Keto-Ernährung – viele reden davon, wenige wissen, was sie wirklich ist

Keto-Lebensmittel, Fisch, Nüsse, Fleisch, Eier, Öl...

[Keto]

🥩 Wer heute von Keto-Ernährung spricht, meint selten ein klar umrissenes Ernährungskonzept. Gemeint ist meist ein diffuses Gemisch aus Vorstellungen, Schlagworten und Bauchgefühlen. In Gesprächen, sozialen Medien und Ratgebern wiederholen sich dieselben Bilder so lange, bis sie als Wissen durchgehen [1].

„Keto“ steht dann vor allem für Verzicht:
kein Brot, keine Nudeln, kein Zucker.
Dafür reichlich Fleisch, Speck, Butter und Eier.
Und möglichst alles, was als „natürlich“ gilt.

Diese Chiffren genügen oft schon, um ein inneres Bild zu erzeugen – genauer gesagt das eines asketisch-heroischen Außenseiter-Lifestyles, neuerdings besonders beliebt im Fitnessstudio. Mehr scheint es nicht zu brauchen.

 


Die Verlockung der Steinzeit

Fast zwangsläufig gesellt sich zu diesem Bild die Erzählung von der Urzeit. Der Mensch, so heißt es dann, habe früher kaum Kohlenhydrate gegessen, sei primär Jäger gewesen und habe sich überwiegend von Fleisch und Fett ernährt. Man müsse lediglich zu dieser vermeintlich ursprünglichen Lebensweise zurückkehren – und schon füge sich alles wieder von selbst.

In diesem Licht erscheint Keto als Rückkehr zu einer „artgerechten“ Ernährung. Ein Versprechen, an dem vermutlich sogar etwas dran ist.
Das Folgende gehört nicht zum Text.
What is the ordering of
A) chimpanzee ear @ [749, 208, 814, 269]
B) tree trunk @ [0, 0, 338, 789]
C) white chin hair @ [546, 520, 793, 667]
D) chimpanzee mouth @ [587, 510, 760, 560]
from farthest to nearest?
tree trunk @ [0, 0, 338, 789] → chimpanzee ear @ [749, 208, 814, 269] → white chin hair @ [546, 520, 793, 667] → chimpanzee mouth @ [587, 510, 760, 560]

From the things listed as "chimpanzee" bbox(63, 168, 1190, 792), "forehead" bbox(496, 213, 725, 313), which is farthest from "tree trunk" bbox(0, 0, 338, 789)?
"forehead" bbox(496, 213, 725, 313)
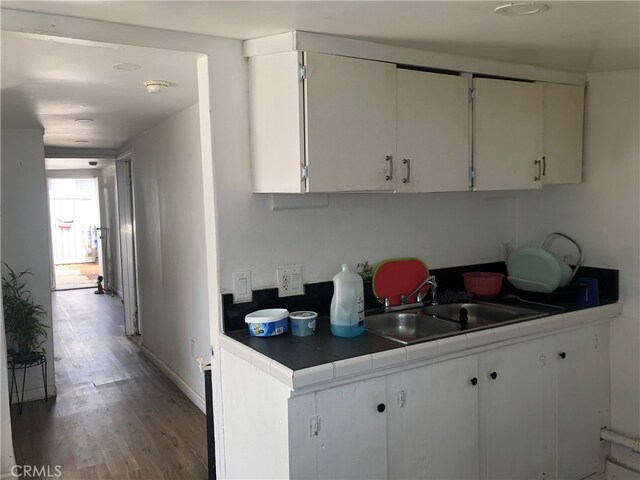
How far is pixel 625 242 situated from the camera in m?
2.81

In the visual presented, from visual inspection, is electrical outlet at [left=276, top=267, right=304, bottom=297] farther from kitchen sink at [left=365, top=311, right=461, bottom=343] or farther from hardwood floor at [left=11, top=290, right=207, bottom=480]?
hardwood floor at [left=11, top=290, right=207, bottom=480]

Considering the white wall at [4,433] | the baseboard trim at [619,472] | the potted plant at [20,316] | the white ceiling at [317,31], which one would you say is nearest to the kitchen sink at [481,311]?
the baseboard trim at [619,472]

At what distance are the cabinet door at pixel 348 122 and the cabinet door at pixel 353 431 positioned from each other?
2.48ft

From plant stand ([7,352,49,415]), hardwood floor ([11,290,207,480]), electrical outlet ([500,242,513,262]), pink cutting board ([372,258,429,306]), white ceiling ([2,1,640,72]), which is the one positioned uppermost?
white ceiling ([2,1,640,72])

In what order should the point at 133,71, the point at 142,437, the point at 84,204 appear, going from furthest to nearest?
the point at 84,204 → the point at 142,437 → the point at 133,71

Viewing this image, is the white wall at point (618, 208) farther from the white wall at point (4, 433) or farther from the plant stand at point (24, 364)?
the plant stand at point (24, 364)

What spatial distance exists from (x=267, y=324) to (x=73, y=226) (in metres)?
10.6

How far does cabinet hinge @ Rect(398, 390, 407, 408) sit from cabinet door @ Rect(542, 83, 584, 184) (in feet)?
4.59

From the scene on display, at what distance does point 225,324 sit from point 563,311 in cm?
156

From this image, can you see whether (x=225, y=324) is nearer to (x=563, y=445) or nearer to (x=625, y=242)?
(x=563, y=445)

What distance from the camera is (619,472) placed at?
9.13ft

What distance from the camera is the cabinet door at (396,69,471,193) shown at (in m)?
2.33

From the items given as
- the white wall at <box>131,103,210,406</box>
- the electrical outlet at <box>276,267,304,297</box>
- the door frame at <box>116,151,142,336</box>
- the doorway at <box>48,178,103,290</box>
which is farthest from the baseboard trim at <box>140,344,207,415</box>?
the doorway at <box>48,178,103,290</box>

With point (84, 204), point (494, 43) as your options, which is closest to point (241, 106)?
point (494, 43)
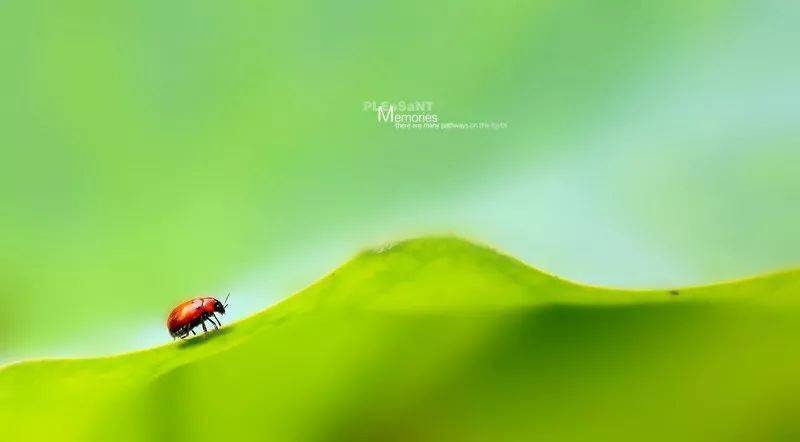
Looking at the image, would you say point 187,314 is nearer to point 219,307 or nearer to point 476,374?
point 219,307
Nur denken die wenigsten an dieser Stelle weiter.

Genau hier beginnt auch die begriffliche Nähe – und das Problem – zur sogenannten Paleo-Diät (Steinzeit-Ernährung, Paleo-Ernährung). Häufig werden Paleo und Keto in einen Topf geworfen, gründlich umgerührt und anschließend als ein und dasselbe verkauft.

Keto nüchtern betrachtet

Um dieses Vermengen besser zu verstehen, ist es sinnvoll, die Keto-Ernährung zunächst nüchtern zu definieren. Im Kern beschreibt sie einen Stoffwechselzustand, in dem der Körper seine Energie überwiegend aus Fett und den daraus gebildeten Ketonkörpern gewinnt – also den Fettstoffwechsel priorisiert. Daneben ist der menschliche Körper selbstverständlich auch in der Lage, Energie aus Kohlenhydraten zu gewinnen: aus dem Glukose-Stoffwechsel.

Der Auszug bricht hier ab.